Lekker even zitten na al die natuur
Wel goed dan dat er gelegenheid is om even bij te komen van de confrontatie met de natuur en de diepdoorvoelde emoties die deze met zich meebrengt. Zo zitten we voordat we er erg in hebben aan een biertje op het terras van De Pit, achter glas, dus uit de wind, maar wel lekker in de zon. Laat ze in de verte op de Maasvlakte maar de BV Nederland aan de gang houden, wij zetten even onze hakken in het zand.
Dat is trouwens nog best koud in deze tijd van het jaar, dat zand.
Naarmate de zon zich opmaakt voor zijn dagelijkse verdwijntruc, wordt het sowieso tijd om naar binnen te verkassen. Hier geeft de riant uitgevallen houtgestookte pizzaoven de aangename warmte waarbij het zo fijn filosoferen is over hoe het nu verder moet met de wereld. De oven, met een draaischijf als bakplaat, is ontworpen en gebouwd door Matthijs, die samen met Marleen De Pit runt.
In de stad zouden we de inrichting van De Pit een allegaartje noemen.

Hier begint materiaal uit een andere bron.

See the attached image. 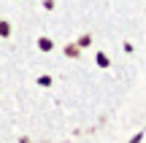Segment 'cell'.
I'll return each instance as SVG.
<instances>
[{"instance_id": "obj_1", "label": "cell", "mask_w": 146, "mask_h": 143, "mask_svg": "<svg viewBox=\"0 0 146 143\" xmlns=\"http://www.w3.org/2000/svg\"><path fill=\"white\" fill-rule=\"evenodd\" d=\"M0 35H3V38H8V35H11V24H8L5 19H0Z\"/></svg>"}, {"instance_id": "obj_2", "label": "cell", "mask_w": 146, "mask_h": 143, "mask_svg": "<svg viewBox=\"0 0 146 143\" xmlns=\"http://www.w3.org/2000/svg\"><path fill=\"white\" fill-rule=\"evenodd\" d=\"M41 49H43V51H49V49H52V41H49V38H43V41H41Z\"/></svg>"}]
</instances>
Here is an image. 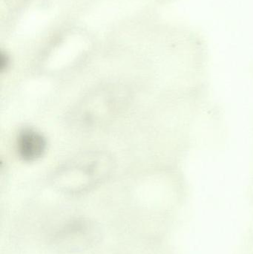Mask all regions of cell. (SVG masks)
Listing matches in <instances>:
<instances>
[{
	"mask_svg": "<svg viewBox=\"0 0 253 254\" xmlns=\"http://www.w3.org/2000/svg\"><path fill=\"white\" fill-rule=\"evenodd\" d=\"M114 169L115 161L109 153L105 151H89L61 164L51 175V180L59 190L79 193L105 182Z\"/></svg>",
	"mask_w": 253,
	"mask_h": 254,
	"instance_id": "6da1fadb",
	"label": "cell"
},
{
	"mask_svg": "<svg viewBox=\"0 0 253 254\" xmlns=\"http://www.w3.org/2000/svg\"><path fill=\"white\" fill-rule=\"evenodd\" d=\"M47 140L43 134L34 128H24L16 139V150L23 161L32 162L41 158L46 151Z\"/></svg>",
	"mask_w": 253,
	"mask_h": 254,
	"instance_id": "3957f363",
	"label": "cell"
},
{
	"mask_svg": "<svg viewBox=\"0 0 253 254\" xmlns=\"http://www.w3.org/2000/svg\"><path fill=\"white\" fill-rule=\"evenodd\" d=\"M130 91L120 84H108L82 98L70 112L68 121L81 130L100 128L114 120L130 104Z\"/></svg>",
	"mask_w": 253,
	"mask_h": 254,
	"instance_id": "7a4b0ae2",
	"label": "cell"
}]
</instances>
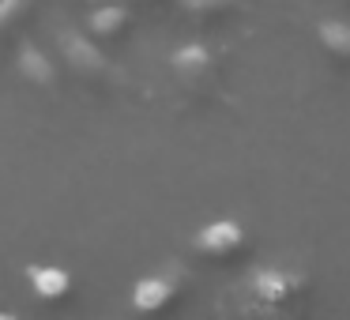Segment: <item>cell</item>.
I'll return each instance as SVG.
<instances>
[{"label":"cell","instance_id":"obj_1","mask_svg":"<svg viewBox=\"0 0 350 320\" xmlns=\"http://www.w3.org/2000/svg\"><path fill=\"white\" fill-rule=\"evenodd\" d=\"M57 46H61V53H64V61H68V68L76 72V76H83V79H102V76H109V61L102 57V49L94 46L87 34H76V31H61L57 34Z\"/></svg>","mask_w":350,"mask_h":320},{"label":"cell","instance_id":"obj_10","mask_svg":"<svg viewBox=\"0 0 350 320\" xmlns=\"http://www.w3.org/2000/svg\"><path fill=\"white\" fill-rule=\"evenodd\" d=\"M320 38H324L332 49H350V27H342V23H324V27H320Z\"/></svg>","mask_w":350,"mask_h":320},{"label":"cell","instance_id":"obj_8","mask_svg":"<svg viewBox=\"0 0 350 320\" xmlns=\"http://www.w3.org/2000/svg\"><path fill=\"white\" fill-rule=\"evenodd\" d=\"M174 64H177V72L192 76V72L207 68V49L204 46H185V49H177V53H174Z\"/></svg>","mask_w":350,"mask_h":320},{"label":"cell","instance_id":"obj_4","mask_svg":"<svg viewBox=\"0 0 350 320\" xmlns=\"http://www.w3.org/2000/svg\"><path fill=\"white\" fill-rule=\"evenodd\" d=\"M16 68H19V76H23L27 83H34V87H53V83H57V64L49 61L42 49H34V46H23V49H19Z\"/></svg>","mask_w":350,"mask_h":320},{"label":"cell","instance_id":"obj_13","mask_svg":"<svg viewBox=\"0 0 350 320\" xmlns=\"http://www.w3.org/2000/svg\"><path fill=\"white\" fill-rule=\"evenodd\" d=\"M83 4H94V0H83Z\"/></svg>","mask_w":350,"mask_h":320},{"label":"cell","instance_id":"obj_12","mask_svg":"<svg viewBox=\"0 0 350 320\" xmlns=\"http://www.w3.org/2000/svg\"><path fill=\"white\" fill-rule=\"evenodd\" d=\"M0 320H12V312H0Z\"/></svg>","mask_w":350,"mask_h":320},{"label":"cell","instance_id":"obj_9","mask_svg":"<svg viewBox=\"0 0 350 320\" xmlns=\"http://www.w3.org/2000/svg\"><path fill=\"white\" fill-rule=\"evenodd\" d=\"M34 0H0V27H16L31 12Z\"/></svg>","mask_w":350,"mask_h":320},{"label":"cell","instance_id":"obj_7","mask_svg":"<svg viewBox=\"0 0 350 320\" xmlns=\"http://www.w3.org/2000/svg\"><path fill=\"white\" fill-rule=\"evenodd\" d=\"M252 290H256V297H264V302H279V297H286L290 279L282 271H256Z\"/></svg>","mask_w":350,"mask_h":320},{"label":"cell","instance_id":"obj_3","mask_svg":"<svg viewBox=\"0 0 350 320\" xmlns=\"http://www.w3.org/2000/svg\"><path fill=\"white\" fill-rule=\"evenodd\" d=\"M196 245H200V252H207V256H226V252H234L237 245H241V226L230 222V219L211 222V226L200 230Z\"/></svg>","mask_w":350,"mask_h":320},{"label":"cell","instance_id":"obj_5","mask_svg":"<svg viewBox=\"0 0 350 320\" xmlns=\"http://www.w3.org/2000/svg\"><path fill=\"white\" fill-rule=\"evenodd\" d=\"M170 297H174V282H170V279H159V275H151V279H139L136 290H132V305H136L139 312H159V309H166Z\"/></svg>","mask_w":350,"mask_h":320},{"label":"cell","instance_id":"obj_2","mask_svg":"<svg viewBox=\"0 0 350 320\" xmlns=\"http://www.w3.org/2000/svg\"><path fill=\"white\" fill-rule=\"evenodd\" d=\"M27 282L42 302H64L72 294V275L53 264H31L27 267Z\"/></svg>","mask_w":350,"mask_h":320},{"label":"cell","instance_id":"obj_6","mask_svg":"<svg viewBox=\"0 0 350 320\" xmlns=\"http://www.w3.org/2000/svg\"><path fill=\"white\" fill-rule=\"evenodd\" d=\"M129 27V12L117 8V4H106V8H94L91 19H87V31L91 38H117V34Z\"/></svg>","mask_w":350,"mask_h":320},{"label":"cell","instance_id":"obj_11","mask_svg":"<svg viewBox=\"0 0 350 320\" xmlns=\"http://www.w3.org/2000/svg\"><path fill=\"white\" fill-rule=\"evenodd\" d=\"M189 12H196V16H211V12H222L230 4V0H181Z\"/></svg>","mask_w":350,"mask_h":320}]
</instances>
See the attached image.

Uiteenlopende modellen houten tafels en stoelen, een lederen bankstel dat nog van ome Jo en tante An is geweest, een houten vloer en een televisietoestel waarop kinderen die nu met pensioen zijn bij de buren naar Pipo de Clown hebben gekeken. Verder overal bloemen. (Buiten staat een palm.)

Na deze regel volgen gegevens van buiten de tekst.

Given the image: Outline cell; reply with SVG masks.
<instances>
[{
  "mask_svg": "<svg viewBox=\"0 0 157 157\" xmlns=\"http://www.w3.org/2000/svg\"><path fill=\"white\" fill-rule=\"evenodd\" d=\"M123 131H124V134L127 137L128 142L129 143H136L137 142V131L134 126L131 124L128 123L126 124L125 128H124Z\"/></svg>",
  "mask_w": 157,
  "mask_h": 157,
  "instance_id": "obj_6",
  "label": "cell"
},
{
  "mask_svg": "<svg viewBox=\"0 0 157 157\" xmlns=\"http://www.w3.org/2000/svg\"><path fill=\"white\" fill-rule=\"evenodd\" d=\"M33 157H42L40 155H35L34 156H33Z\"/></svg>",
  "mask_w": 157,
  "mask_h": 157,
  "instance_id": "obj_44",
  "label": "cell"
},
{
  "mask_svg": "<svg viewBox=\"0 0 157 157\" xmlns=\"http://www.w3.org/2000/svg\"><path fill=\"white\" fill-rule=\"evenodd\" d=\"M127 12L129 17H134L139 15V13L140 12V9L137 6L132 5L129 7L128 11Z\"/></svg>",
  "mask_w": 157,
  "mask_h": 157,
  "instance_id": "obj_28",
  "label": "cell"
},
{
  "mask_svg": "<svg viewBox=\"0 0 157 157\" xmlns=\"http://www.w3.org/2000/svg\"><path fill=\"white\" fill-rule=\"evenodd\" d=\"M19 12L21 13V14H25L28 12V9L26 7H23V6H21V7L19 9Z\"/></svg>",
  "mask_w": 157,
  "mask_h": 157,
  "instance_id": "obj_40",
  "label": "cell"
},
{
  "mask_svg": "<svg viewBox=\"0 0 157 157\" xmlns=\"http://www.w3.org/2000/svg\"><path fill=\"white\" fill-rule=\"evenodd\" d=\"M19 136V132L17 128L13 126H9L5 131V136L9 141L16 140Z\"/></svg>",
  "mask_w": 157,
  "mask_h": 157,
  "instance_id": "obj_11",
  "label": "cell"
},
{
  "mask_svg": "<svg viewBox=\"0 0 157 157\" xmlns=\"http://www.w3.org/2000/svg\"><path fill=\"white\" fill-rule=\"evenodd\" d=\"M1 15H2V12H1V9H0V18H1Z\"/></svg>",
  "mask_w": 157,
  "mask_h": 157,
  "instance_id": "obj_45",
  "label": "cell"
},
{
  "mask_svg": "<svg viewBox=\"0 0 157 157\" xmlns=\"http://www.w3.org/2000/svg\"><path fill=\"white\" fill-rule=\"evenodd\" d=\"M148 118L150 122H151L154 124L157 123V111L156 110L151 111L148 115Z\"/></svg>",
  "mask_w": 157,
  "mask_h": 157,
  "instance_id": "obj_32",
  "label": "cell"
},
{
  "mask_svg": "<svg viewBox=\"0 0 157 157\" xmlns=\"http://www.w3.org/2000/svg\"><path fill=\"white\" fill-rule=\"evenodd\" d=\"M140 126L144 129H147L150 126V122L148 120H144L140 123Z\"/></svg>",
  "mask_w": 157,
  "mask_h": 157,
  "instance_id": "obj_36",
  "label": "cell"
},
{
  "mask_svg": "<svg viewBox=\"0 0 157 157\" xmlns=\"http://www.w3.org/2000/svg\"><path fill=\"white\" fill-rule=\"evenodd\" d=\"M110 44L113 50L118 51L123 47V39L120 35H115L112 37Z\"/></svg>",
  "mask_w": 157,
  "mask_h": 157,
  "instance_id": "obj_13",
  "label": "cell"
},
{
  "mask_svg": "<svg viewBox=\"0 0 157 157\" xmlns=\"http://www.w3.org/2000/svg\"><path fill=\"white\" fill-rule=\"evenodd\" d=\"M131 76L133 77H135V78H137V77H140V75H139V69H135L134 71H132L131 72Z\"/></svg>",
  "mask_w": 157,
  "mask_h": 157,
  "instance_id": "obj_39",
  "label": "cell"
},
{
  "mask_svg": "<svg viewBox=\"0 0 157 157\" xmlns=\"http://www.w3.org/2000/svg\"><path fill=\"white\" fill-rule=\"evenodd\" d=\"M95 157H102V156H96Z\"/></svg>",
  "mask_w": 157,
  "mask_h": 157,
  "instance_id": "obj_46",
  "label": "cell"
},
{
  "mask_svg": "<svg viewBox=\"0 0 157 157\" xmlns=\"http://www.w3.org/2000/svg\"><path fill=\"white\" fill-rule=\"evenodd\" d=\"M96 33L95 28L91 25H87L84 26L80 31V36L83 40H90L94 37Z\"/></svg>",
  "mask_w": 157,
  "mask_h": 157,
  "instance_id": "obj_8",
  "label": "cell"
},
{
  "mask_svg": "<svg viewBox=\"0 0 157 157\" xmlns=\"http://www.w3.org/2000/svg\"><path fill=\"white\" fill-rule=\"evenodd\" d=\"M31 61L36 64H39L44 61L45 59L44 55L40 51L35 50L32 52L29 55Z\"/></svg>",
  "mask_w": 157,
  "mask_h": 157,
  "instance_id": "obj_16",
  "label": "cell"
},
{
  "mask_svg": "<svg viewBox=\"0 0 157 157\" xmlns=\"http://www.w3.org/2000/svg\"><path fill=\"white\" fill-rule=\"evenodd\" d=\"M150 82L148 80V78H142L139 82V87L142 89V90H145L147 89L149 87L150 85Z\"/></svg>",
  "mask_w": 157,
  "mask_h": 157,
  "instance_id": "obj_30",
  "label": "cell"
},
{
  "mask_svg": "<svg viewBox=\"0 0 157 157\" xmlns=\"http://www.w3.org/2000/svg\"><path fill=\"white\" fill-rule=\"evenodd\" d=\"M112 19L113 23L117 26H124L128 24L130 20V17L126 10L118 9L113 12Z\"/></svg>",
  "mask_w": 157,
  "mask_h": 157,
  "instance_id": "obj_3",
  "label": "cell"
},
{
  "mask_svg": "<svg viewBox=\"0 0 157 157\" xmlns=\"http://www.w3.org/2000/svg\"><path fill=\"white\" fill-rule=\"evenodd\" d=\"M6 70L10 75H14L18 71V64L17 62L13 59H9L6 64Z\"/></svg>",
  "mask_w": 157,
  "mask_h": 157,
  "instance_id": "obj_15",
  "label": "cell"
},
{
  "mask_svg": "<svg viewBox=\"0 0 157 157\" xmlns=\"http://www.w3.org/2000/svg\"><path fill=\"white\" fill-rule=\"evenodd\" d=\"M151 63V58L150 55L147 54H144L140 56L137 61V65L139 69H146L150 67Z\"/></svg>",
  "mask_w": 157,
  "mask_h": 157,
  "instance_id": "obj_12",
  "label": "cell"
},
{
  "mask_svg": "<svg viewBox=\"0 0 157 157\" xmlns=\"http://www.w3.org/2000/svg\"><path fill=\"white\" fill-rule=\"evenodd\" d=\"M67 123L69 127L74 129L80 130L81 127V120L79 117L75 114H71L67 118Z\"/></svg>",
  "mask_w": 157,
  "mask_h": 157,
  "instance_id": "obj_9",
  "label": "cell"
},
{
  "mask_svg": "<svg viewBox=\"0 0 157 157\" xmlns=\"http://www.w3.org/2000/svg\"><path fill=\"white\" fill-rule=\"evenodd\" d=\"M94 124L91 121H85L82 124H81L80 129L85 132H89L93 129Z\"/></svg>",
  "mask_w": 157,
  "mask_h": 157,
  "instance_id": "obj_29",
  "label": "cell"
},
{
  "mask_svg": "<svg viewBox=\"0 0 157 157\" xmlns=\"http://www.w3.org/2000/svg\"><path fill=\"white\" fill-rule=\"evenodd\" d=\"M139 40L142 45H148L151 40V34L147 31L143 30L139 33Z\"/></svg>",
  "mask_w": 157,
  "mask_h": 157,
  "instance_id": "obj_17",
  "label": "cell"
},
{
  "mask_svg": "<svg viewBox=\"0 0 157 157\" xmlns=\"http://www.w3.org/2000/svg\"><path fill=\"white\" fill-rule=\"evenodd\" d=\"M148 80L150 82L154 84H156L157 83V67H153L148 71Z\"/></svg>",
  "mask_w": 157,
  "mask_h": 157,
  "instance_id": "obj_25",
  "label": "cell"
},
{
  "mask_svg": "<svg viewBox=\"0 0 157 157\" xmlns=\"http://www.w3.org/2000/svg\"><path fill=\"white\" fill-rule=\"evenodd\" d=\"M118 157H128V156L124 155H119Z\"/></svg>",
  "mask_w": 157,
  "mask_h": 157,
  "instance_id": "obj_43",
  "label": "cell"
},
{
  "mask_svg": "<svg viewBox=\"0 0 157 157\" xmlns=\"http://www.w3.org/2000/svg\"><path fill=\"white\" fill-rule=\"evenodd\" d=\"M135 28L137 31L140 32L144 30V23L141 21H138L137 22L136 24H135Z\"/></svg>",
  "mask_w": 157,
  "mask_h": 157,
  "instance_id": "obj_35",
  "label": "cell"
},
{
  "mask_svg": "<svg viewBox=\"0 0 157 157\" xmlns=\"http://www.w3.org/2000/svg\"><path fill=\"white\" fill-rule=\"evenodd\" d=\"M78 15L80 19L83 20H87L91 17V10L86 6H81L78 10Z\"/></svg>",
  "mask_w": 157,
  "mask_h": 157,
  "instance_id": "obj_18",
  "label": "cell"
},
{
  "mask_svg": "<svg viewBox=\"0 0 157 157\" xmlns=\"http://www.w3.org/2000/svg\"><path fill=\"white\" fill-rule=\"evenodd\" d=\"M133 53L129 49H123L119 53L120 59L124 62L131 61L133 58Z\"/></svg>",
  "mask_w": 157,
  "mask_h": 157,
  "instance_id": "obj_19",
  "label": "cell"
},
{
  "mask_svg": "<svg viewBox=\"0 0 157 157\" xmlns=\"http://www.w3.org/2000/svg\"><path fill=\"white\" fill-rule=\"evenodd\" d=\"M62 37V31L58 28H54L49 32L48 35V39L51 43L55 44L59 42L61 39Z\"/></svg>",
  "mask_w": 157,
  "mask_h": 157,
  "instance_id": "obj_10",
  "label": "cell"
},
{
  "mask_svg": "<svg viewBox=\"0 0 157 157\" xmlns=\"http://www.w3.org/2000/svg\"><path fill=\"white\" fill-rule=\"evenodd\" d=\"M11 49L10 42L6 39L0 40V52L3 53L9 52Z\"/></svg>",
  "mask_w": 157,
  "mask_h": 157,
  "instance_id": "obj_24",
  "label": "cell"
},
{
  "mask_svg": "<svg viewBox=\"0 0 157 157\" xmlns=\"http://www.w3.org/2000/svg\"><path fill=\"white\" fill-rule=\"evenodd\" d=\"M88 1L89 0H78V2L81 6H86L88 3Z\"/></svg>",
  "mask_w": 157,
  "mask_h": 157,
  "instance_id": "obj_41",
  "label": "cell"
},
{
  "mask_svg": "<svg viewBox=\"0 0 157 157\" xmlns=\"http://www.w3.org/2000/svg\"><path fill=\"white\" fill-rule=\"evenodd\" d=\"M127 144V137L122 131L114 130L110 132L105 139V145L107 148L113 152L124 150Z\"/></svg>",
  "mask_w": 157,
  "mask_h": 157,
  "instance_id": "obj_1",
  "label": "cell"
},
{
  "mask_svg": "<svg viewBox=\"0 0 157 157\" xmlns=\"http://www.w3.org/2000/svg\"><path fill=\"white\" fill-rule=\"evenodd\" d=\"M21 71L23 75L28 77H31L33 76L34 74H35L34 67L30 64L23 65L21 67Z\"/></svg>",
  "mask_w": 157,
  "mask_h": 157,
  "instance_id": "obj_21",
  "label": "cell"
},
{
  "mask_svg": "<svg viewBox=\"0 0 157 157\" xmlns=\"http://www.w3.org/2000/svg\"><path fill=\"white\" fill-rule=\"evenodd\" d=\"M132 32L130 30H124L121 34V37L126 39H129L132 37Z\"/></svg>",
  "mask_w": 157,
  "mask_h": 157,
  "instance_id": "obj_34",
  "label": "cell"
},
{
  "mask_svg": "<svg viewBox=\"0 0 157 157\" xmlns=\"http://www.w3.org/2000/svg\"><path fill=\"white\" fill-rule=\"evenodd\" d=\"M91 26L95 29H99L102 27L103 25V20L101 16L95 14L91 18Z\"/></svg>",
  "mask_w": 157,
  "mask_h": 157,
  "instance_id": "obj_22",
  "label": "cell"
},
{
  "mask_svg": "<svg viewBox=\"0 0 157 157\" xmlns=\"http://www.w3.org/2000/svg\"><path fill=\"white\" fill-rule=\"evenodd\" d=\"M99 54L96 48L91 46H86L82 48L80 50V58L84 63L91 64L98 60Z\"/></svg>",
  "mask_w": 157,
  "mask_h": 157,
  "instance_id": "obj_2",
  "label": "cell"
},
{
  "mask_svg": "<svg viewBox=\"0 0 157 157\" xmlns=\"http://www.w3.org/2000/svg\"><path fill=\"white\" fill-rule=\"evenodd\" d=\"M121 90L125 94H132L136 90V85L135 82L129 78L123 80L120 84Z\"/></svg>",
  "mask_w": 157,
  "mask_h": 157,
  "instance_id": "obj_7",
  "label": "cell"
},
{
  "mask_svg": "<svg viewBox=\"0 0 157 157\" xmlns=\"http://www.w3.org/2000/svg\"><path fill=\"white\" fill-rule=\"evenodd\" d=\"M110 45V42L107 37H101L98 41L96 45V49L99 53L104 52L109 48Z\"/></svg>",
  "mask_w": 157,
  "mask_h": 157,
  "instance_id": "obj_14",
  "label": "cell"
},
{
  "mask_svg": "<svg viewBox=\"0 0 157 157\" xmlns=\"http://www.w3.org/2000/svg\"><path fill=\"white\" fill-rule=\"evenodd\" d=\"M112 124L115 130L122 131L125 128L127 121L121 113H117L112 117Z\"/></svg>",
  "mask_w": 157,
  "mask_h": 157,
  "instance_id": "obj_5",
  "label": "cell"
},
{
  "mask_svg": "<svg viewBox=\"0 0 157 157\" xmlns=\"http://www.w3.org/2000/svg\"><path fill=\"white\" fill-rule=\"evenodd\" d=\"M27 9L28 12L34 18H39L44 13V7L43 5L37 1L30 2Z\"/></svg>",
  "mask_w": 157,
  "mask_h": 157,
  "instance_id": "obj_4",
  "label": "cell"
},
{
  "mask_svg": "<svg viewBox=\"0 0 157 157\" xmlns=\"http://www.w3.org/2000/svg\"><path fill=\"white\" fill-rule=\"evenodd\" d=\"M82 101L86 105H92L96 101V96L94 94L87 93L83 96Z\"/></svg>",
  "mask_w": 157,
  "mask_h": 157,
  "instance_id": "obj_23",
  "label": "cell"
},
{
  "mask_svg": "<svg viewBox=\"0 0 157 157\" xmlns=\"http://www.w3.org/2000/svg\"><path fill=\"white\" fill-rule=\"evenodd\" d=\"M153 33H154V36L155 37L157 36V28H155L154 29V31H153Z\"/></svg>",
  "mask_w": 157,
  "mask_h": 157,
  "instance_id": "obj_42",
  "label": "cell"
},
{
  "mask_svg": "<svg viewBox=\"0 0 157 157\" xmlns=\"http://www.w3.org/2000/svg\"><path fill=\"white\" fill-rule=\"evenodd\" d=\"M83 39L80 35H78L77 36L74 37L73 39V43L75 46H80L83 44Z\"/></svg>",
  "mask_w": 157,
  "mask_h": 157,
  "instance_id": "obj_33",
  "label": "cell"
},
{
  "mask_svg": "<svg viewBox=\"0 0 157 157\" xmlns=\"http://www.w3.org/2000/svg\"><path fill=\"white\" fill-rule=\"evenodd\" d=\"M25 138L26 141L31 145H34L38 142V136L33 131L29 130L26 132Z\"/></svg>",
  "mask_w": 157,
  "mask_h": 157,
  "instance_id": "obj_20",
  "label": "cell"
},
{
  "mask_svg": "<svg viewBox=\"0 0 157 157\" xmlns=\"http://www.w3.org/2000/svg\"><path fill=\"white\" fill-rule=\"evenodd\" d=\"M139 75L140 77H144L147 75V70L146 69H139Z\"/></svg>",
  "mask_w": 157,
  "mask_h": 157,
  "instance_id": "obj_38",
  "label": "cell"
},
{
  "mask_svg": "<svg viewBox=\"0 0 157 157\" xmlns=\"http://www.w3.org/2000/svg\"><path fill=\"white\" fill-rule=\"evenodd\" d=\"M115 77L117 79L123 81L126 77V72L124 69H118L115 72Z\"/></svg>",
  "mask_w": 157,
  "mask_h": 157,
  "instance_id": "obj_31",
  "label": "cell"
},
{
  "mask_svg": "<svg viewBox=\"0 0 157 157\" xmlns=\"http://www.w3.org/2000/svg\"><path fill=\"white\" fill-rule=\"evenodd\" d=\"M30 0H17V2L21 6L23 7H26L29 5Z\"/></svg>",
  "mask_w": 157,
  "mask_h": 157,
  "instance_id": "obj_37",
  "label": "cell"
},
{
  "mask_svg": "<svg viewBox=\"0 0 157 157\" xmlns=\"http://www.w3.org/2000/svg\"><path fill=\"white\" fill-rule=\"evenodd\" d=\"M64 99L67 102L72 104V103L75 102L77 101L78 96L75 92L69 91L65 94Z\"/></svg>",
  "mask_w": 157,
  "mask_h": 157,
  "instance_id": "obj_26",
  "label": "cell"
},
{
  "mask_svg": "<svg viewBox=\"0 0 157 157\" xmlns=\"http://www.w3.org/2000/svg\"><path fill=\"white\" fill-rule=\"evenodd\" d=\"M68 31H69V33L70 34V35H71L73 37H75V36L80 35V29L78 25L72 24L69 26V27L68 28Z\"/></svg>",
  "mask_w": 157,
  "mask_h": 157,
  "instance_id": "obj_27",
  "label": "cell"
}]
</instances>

Vinylofielen zullen even moeten slikken als ze de menukaart krijgen aangereikt: zij herkennen moeiteloos een langspeelplaat, maar welke? Beide zijden zijn beplakt, aan de ene kant staat wat De Pit aan eten te bieden heeft, aan de B-kant wat er zoal wordt geschonken. Minstens zo belangrijk. Jammer genoeg neemt de leuke bediening de elpees weer in, ik had best even aan de stickers willen peuteren om te kijken of ik niet per ongeluk een vintage-Blonde on Blonde in handen had.
Flinterdunne pizza's, niet dat pseudobrooddeeg
De pizza's die niet al te lang na de bestelling op tafel komen, zijn flinterdun en niet van dat pseudobrooddeeg dat maar al te vaak voor pizza moet doorgaan. Ook de vulling — ik had de romana, want trek in ansjovis, zo dichtbij zee immers — is dik in orde. Van mijn tafelgenoten hoor ik eveneens tevreden geluiden.
Ik zie ons deze zomer hier nog wel vaker komen. Al was het maar voor de desserts, waar we het nu niet op hebben laten aankomen, maar eh...: chocoladestukken, tiramisu, Betty's appeltaart...
En de zee maar rollen met die branding.